Recopiez à l'identique le passage de l'avertissement sur les ICOs qui débute par les mots contenant « Avertissement sur les » et s'achève sur « de potentiels investisseurs. ».
── Extrait du document
Avertissement sur les initial coin offerings (« ICOs ») et tokens
Les levées de fonds par appel public sous forme de dites initial coin offerings (« ICOs ») ne sont pas soumises à une réglementation spécifique et ne jouissent d’aucune garantie ou autre forme de protection réglementaire. Il s’agit d’investissements hautement spéculatifs, comportant un certain nombre de risques, y compris une perte totale de l’investissement.
Introduction
La Commission de Surveillance du Secteur Financier (CSSF) avertit le public des risques importants liés aux ICOs. Ces formes d’appels de financement utilisent souvent l’attrait des nouvelles technologies et des monnaies virtuelles, ou de projets y relatifs, pour promouvoir leurs activités auprès de potentiels investisseurs.
Dans ce contexte, la CSSF reconnaît et tient à souligner que la technologie sous-jacente à ces ICOs, la « blockchain technology », peut apporter certains avantages à travers son utilisation dans des activités du secteur financier et dans des projets innovants de différentes catégories. De ce fait, la CSSF précise que le présent avertissement se rapporte aux levées de fonds à travers des ICOs qui utilisent cette technologie sans pour autant vouloir remettre en question la technologie elle-même.
Les ICOs sont une forme de levée de fonds par appel au public destinée à financer le lancement de nouvelles monnaies virtuelles ou de toutes sortes de nouveaux projets.
En contrepartie de sa participation au financement, le participant reçoit des jetons numériques communément appelés tokens (ci-après « tokens ») émis par l’initiateur et qui peuvent, le cas échéant, attribuer certains droits à leurs détenteurs. Ces droits sont définis librement par l’initiateur et peuvent prendre différentes formes comme par exemple la prestation d’un service, une participation dans le capital de la société en cours de formation, le droit à une partie du bénéfice ou encore le droit de recevoir un produit manufacturé. L’appréciation de la valeur des tokens pour un participant porte en conséquence en premier lieu sur ces droits qui revêtent une nature diverse (ce qui rend leur évaluation difficile), ensemble avec la capacité de la contrepartie d’honorer les engagements ainsi définis.
La technologie utilisée permet l’identification et la vérification de l’adresse électronique du propriétaire d’un token à tout moment, en principe sans intervention d’un tiers. Les émissions de tokens sont parfois structurées de manière à permettre leur négociation sur des plateformes spécialisées.
────
── Données extraites
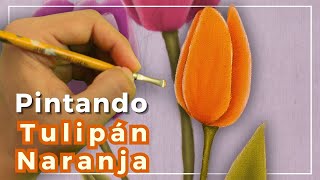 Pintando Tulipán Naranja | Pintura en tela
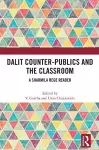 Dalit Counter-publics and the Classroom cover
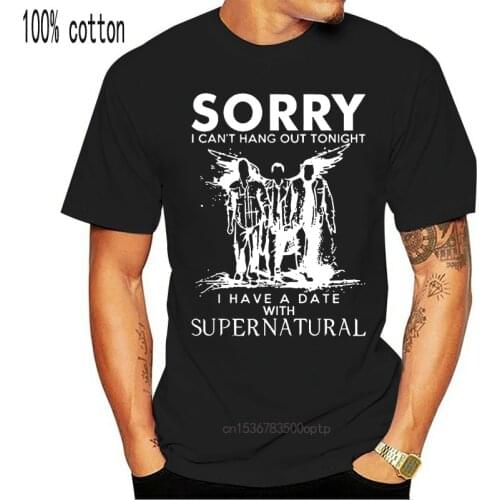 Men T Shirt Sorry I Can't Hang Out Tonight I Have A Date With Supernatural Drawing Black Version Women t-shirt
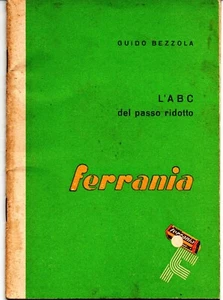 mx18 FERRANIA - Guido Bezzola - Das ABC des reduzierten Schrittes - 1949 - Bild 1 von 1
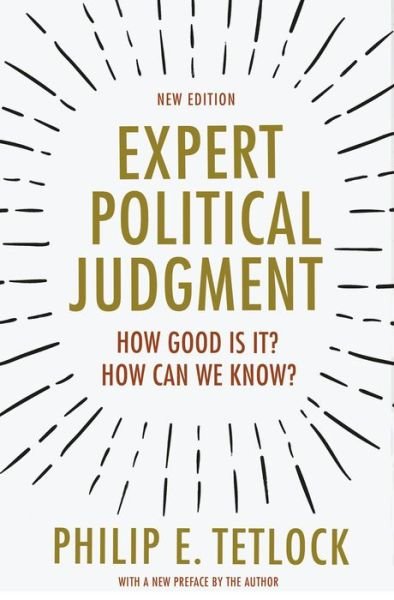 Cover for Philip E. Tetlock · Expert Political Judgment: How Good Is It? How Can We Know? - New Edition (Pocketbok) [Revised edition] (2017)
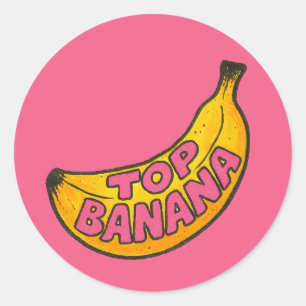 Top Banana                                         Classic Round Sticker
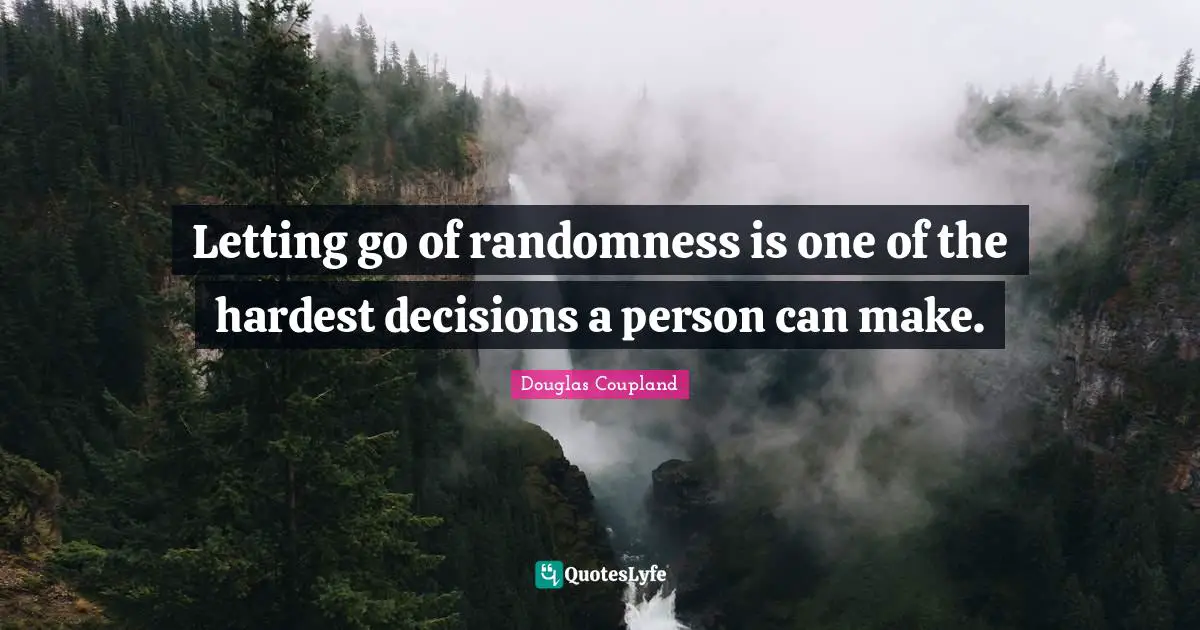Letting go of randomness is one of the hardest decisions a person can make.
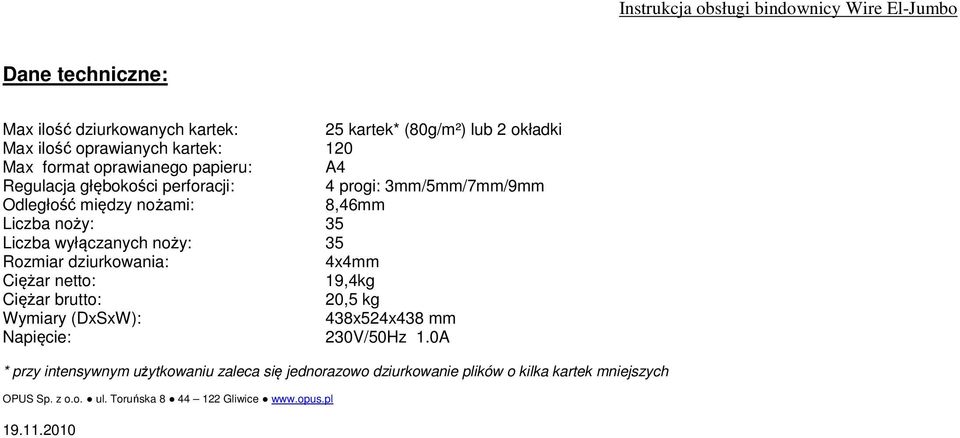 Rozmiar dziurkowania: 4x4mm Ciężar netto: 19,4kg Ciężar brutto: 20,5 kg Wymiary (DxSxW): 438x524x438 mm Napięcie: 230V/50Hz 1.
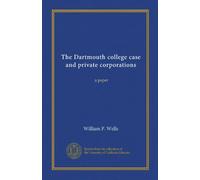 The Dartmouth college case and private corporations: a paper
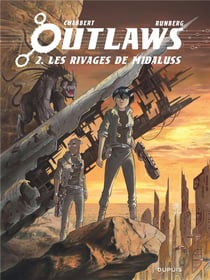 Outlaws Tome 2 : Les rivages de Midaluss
────
Réponse attendue →
Avertissement sur les initial coin offerings (« ICOs ») et tokens
Les levées de fonds par appel public sous forme de dites initial coin offerings (« ICOs ») ne sont pas soumises à une réglementation spécifique et ne jouissent d’aucune garantie ou autre forme de protection réglementaire. Il s’agit d’investissements hautement spéculatifs, comportant un certain nombre de risques, y compris une perte totale de l’investissement.
Introduction
La Commission de Surveillance du Secteur Financier (CSSF) avertit le public des risques importants liés aux ICOs. Ces formes d’appels de financement utilisent souvent l’attrait des nouvelles technologies et des monnaies virtuelles, ou de projets y relatifs, pour promouvoir leurs activités auprès de potentiels investisseurs.